Cuando los encontramos en la frontera de Serbia, estaban preguntando si nuestro tren iba a Budapest, pero tal tren, para entonces, no existía, y les dijimos que antes tenían que ir a Belgrado. La charla se cortó cuando llegó la policía de la frontera, que como su trabajo es cortar el entendimiento de los pueblos, no se fue de nuestro lado hasta que dejamos de hablar con los inmigrantes. Como si no fueron personas.

En la estación de Belgrado con los griegos también nos pusimos a hablar con los este amigo afgano. Esa vez sin la amabilidad de la policía de frontera.
De viaje a Budapest
En el tren de Belgrado a Budapest fui sentado con Muhrat, un sirio de al rededor de 20 años que balbuceaba palabras sueltas en inglés y otras pocas en turco. Me preguntó a donde iba. Le pregunté a dónde iba. No me supo responder. El tren iba lleno de Muhrats. El 90% de los pasajeros eran árabes que hablaban entre sí. También había, algunos menos, cincuentones, mujeres y bebés. Y estaban los que hablaban inglés, que eran los que organizaban a las personas.
Yo había llegado esa mañana a Belgrado, también con inmigrantes, y había visto cómo están en los alrededores de la estación, a la espera de comprar su ticket a la frontera. Cuando me subí al tren a Budapest ya era de noche y los acompañaba una vez más, esta vez en el trayecto más difícil, a la entrada a la Unión Europea. El último viaje a la frontera donde en poco tiempo los recibirá un cálido muro de bienvenida que está construyendo el gobierno húngaro.
Algunos de mis compañeros de viaje tenían celular con 3G y chequeaban la vista satelital de Google Maps en la frontera de Hungría cada tanto. Un poco de inteligencia y otro poco de nerviosismo. Todos ellos tenían su pequeña mochila con agua, y abrigo para pasar la noche caminando en el monte serbio y llegar al lado húngaro sin ser atrapados.

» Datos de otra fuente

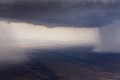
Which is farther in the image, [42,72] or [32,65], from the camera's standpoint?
[32,65]

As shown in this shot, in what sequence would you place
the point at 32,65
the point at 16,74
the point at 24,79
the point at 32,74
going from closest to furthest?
1. the point at 24,79
2. the point at 16,74
3. the point at 32,74
4. the point at 32,65

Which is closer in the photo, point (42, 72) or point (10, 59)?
point (42, 72)

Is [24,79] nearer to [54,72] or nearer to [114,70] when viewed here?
[54,72]

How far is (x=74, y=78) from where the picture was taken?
5098 inches

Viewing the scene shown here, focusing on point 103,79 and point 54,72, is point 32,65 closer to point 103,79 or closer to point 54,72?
point 54,72

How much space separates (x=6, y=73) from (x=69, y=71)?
128 feet

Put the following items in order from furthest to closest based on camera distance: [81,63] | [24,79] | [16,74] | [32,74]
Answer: [81,63] → [32,74] → [16,74] → [24,79]

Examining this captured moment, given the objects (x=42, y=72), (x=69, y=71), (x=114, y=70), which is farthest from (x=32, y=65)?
(x=114, y=70)

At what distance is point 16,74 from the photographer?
13762 cm

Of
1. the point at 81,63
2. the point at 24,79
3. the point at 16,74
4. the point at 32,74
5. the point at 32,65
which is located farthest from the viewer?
the point at 81,63

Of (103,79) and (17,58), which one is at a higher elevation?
(17,58)

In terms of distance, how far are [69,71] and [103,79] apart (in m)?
22.6

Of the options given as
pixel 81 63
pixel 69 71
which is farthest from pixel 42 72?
pixel 81 63

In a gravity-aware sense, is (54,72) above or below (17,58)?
below
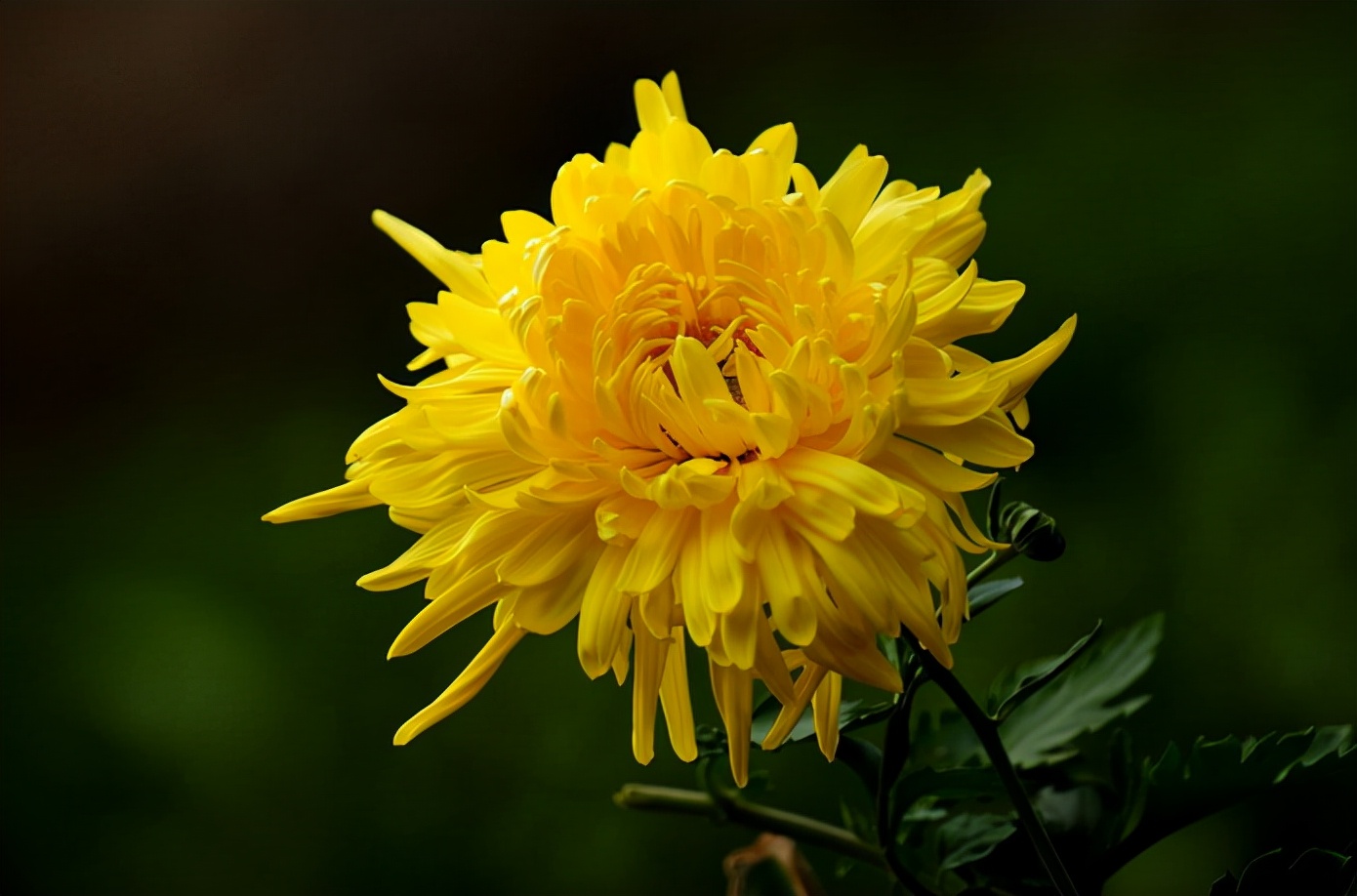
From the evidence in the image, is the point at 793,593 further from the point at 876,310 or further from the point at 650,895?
the point at 650,895

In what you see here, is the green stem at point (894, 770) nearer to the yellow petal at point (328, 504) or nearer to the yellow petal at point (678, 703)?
the yellow petal at point (678, 703)

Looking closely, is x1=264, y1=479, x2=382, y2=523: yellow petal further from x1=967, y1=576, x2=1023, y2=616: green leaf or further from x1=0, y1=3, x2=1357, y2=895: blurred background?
x1=0, y1=3, x2=1357, y2=895: blurred background

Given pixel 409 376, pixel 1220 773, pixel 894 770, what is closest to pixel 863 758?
pixel 894 770

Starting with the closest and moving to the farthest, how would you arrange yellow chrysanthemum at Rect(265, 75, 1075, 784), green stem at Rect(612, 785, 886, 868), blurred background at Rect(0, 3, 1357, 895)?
yellow chrysanthemum at Rect(265, 75, 1075, 784) < green stem at Rect(612, 785, 886, 868) < blurred background at Rect(0, 3, 1357, 895)

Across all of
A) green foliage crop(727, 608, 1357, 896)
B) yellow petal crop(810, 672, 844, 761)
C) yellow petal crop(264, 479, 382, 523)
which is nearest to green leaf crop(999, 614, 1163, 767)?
green foliage crop(727, 608, 1357, 896)

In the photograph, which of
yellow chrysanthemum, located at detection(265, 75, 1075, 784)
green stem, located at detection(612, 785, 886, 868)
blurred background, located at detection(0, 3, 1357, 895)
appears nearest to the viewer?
yellow chrysanthemum, located at detection(265, 75, 1075, 784)

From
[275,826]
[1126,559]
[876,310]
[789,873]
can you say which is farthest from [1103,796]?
[275,826]

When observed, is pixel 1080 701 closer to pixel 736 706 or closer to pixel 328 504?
pixel 736 706
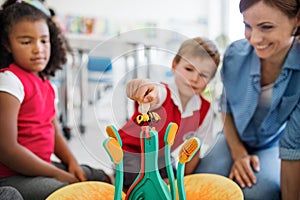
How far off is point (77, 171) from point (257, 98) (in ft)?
1.81

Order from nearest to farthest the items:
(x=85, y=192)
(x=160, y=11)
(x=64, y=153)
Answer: (x=85, y=192)
(x=64, y=153)
(x=160, y=11)

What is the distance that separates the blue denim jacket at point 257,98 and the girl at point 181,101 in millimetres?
207

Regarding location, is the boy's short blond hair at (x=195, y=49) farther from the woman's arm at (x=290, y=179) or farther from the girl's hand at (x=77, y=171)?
the girl's hand at (x=77, y=171)

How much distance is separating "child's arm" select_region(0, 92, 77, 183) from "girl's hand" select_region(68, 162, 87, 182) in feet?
0.44

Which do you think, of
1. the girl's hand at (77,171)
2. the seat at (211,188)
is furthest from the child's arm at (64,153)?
the seat at (211,188)

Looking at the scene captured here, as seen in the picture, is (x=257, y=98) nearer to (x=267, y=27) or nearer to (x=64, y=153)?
(x=267, y=27)

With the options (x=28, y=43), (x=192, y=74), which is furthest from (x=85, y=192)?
(x=28, y=43)

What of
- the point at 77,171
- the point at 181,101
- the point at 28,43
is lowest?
the point at 77,171

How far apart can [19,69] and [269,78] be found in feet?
2.22

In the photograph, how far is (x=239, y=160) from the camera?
95 cm

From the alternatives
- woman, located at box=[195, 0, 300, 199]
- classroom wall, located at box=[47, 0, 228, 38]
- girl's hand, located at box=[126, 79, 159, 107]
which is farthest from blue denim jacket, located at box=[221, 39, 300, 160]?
classroom wall, located at box=[47, 0, 228, 38]

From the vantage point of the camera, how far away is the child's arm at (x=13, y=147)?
78cm

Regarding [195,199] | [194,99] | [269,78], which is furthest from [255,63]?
[195,199]

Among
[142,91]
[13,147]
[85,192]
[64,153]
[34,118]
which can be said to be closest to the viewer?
[142,91]
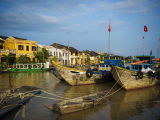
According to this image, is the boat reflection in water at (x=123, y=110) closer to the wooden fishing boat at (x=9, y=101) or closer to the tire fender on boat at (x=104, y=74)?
the wooden fishing boat at (x=9, y=101)

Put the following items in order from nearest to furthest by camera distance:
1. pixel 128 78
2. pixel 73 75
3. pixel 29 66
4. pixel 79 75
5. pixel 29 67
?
pixel 128 78, pixel 73 75, pixel 79 75, pixel 29 67, pixel 29 66

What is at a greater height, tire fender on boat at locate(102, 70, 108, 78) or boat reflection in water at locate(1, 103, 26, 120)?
tire fender on boat at locate(102, 70, 108, 78)

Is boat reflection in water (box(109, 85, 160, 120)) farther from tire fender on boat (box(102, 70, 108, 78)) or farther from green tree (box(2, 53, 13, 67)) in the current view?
green tree (box(2, 53, 13, 67))

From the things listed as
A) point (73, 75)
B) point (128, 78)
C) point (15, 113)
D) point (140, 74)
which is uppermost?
point (140, 74)

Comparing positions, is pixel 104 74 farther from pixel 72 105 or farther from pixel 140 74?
pixel 72 105

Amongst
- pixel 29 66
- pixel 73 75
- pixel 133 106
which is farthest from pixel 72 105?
pixel 29 66

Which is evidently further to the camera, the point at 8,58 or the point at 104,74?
the point at 8,58

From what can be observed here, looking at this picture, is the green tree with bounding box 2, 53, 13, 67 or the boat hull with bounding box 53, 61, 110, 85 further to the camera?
the green tree with bounding box 2, 53, 13, 67

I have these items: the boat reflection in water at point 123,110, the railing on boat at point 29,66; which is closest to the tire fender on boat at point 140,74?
the boat reflection in water at point 123,110

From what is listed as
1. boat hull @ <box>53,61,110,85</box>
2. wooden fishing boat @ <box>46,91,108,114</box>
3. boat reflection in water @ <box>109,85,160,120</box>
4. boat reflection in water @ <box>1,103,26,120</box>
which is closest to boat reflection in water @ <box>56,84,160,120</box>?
boat reflection in water @ <box>109,85,160,120</box>

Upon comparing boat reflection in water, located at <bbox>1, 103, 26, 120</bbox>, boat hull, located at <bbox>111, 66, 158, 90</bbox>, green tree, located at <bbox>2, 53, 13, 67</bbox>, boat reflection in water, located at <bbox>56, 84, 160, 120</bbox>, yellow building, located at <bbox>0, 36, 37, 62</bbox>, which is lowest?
boat reflection in water, located at <bbox>56, 84, 160, 120</bbox>

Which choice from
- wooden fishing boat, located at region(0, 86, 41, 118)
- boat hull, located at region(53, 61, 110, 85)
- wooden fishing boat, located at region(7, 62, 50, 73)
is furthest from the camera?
wooden fishing boat, located at region(7, 62, 50, 73)

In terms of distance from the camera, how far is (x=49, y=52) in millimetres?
39438

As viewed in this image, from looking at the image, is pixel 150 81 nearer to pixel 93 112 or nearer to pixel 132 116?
pixel 132 116
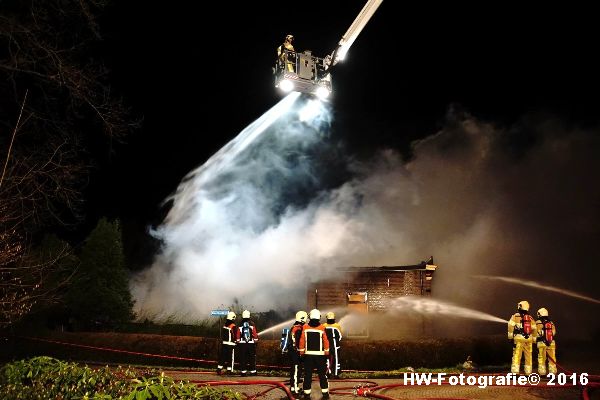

Todos ellos, también, llevaban la ropa nueva para ponerse cuando lleguen a la Unión Europea. «Para parecer un húngaro más», me dijo uno de ellos en Belgrado, y tirar la mochila con la ropa sucia y todo lo que todavía tengan de carga.
A las 1.40 de la madrugada perdí a mi compañero Muhrat en Subótica, la última parada del tren antes de llegar a la frontera con Hungria. No me pude despedir pero ojalá haya tenido suerte. Con Muhrat se vacío casi todo el vagón. Hasta después de ellos vino la limpiadora a llevarse sus desechos, y los húngaros y serbios que quedaron en el tren comenzaron a hablar y a sonreír aliviados. Como si la vergüenza no fuera de ellos, sino de los sirios.